Check your understanding:
- a) Please repeat word for word the passage from the given text below, starting with "Qualitative benchmarking is" and going on through "process and responsiveness.".
- b) Rewrite every line of the listing below, changing "VHS" to "DVD" and keeping everything else the same. Leave the pictures out of your answer.

Given text:
Step 3: Train Local Evaluators

Qualitative data collection is only as good as the people collecting it. Train community members as evaluators, focusing on active listening, non-judgmental questioning, and ethical documentation. This builds local capacity and reduces the power imbalance that occurs when external researchers extract data. Training should include practice sessions with real feedback, as well as discussions about confidentiality and consent. In one composite scenario, a youth team was trained to conduct oral history interviews for a language preservation project. The training emphasized how to ask open-ended questions about language use in daily life, rather than testing fluency. The youth evaluators built trust with elders, resulting in richer narratives than external researchers had previously obtained. After training, establish clear protocols for data storage and access, ensuring that community members retain control over their stories.

Step 4: Iterative Collection and Reflection

Qualitative benchmarking is not a one-off event but a cyclical process. Schedule regular data collection waves — perhaps quarterly or aligned with cultural seasons — and create spaces for community reflection. During reflection sessions, participants review preliminary findings, discuss surprises, and adjust benchmarks if needed. This adaptive management approach ensures that the benchmarks evolve with the heritage practice. For example, a community monitoring the health of a traditional dance form might initially focus on number of rehearsals, but after reflection realize that the quality of intergenerational interaction during rehearsals is more telling. The benchmarks can then shift accordingly. Documenting these adjustments is itself valuable data, as it shows the community's learning process and responsiveness.

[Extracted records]
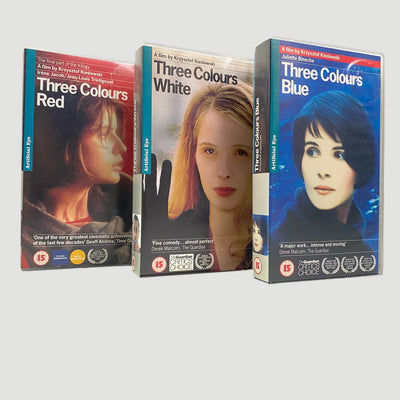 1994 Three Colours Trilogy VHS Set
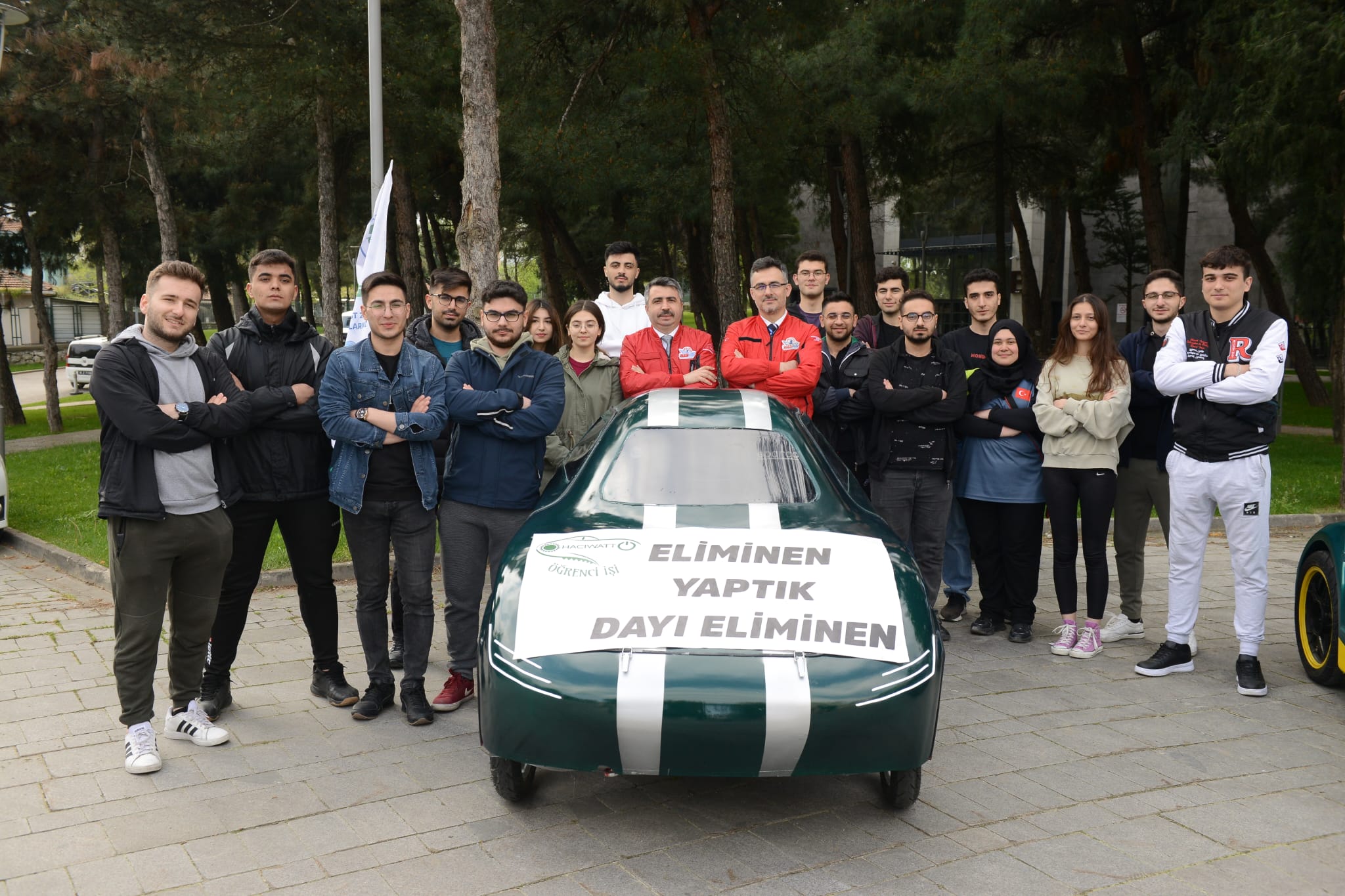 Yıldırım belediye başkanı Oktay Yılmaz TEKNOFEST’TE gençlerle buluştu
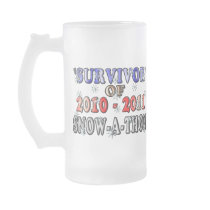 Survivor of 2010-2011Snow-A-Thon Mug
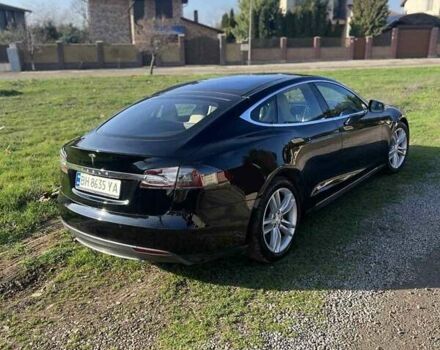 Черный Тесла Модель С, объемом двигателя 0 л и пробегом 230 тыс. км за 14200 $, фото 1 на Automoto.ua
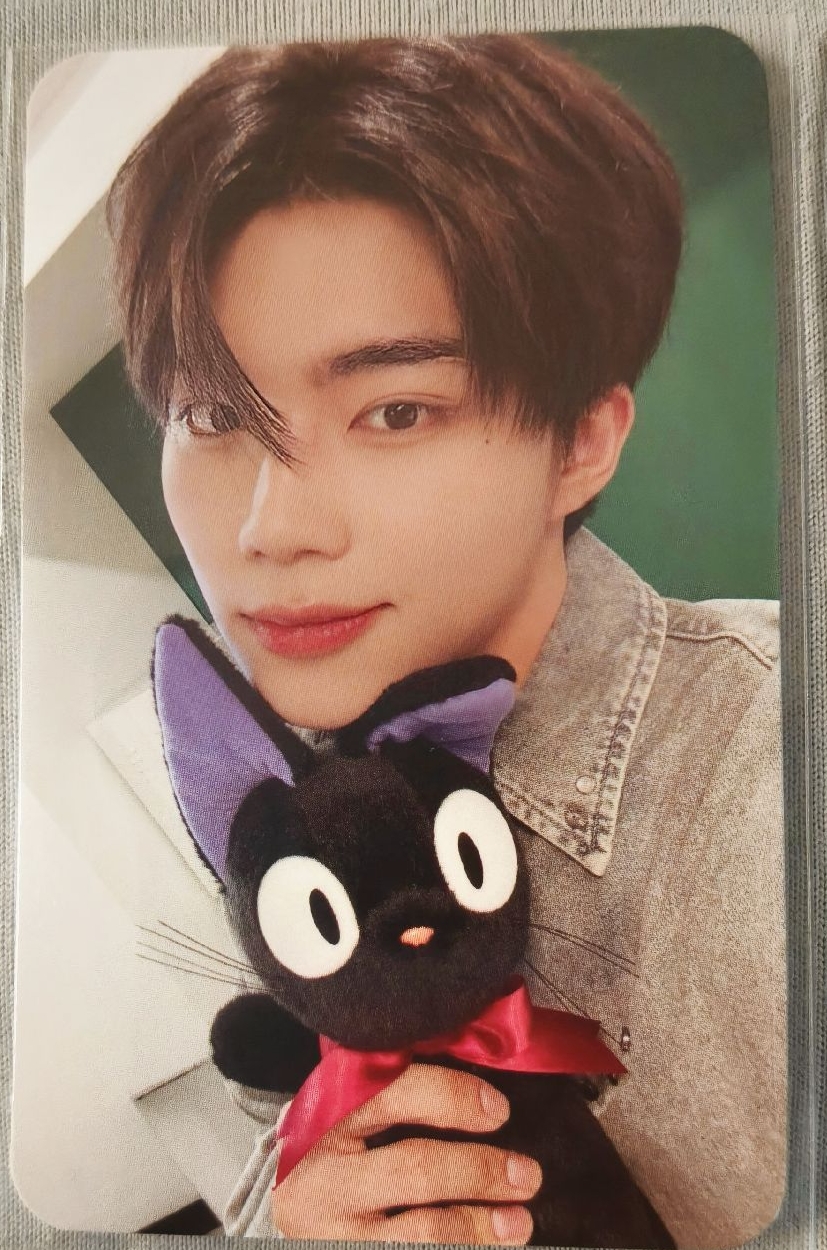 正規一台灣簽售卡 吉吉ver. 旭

Solutions for each task:
- a)
Qualitative benchmarking is not a one-off event but a cyclical process. Schedule regular data collection waves — perhaps quarterly or aligned with cultural seasons — and create spaces for community reflection. During reflection sessions, participants review preliminary findings, discuss surprises, and adjust benchmarks if needed. This adaptive management approach ensures that the benchmarks evolve with the heritage practice. For example, a community monitoring the health of a traditional dance form might initially focus on number of rehearsals, but after reflection realize that the quality of intergenerational interaction during rehearsals is more telling. The benchmarks can then shift accordingly. Documenting these adjustments is itself valuable data, as it shows the community's learning process and responsiveness.

- b)
 1994 Three Colours Trilogy DVD Set
 Yıldırım belediye başkanı Oktay Yılmaz TEKNOFEST’TE gençlerle buluştu
 Survivor of 2010-2011Snow-A-Thon Mug
 Черный Тесла Модель С, объемом двигателя 0 л и пробегом 230 тыс. км за 14200 $, фото 1 на Automoto.ua
 正規一台灣簽售卡 吉吉ver. 旭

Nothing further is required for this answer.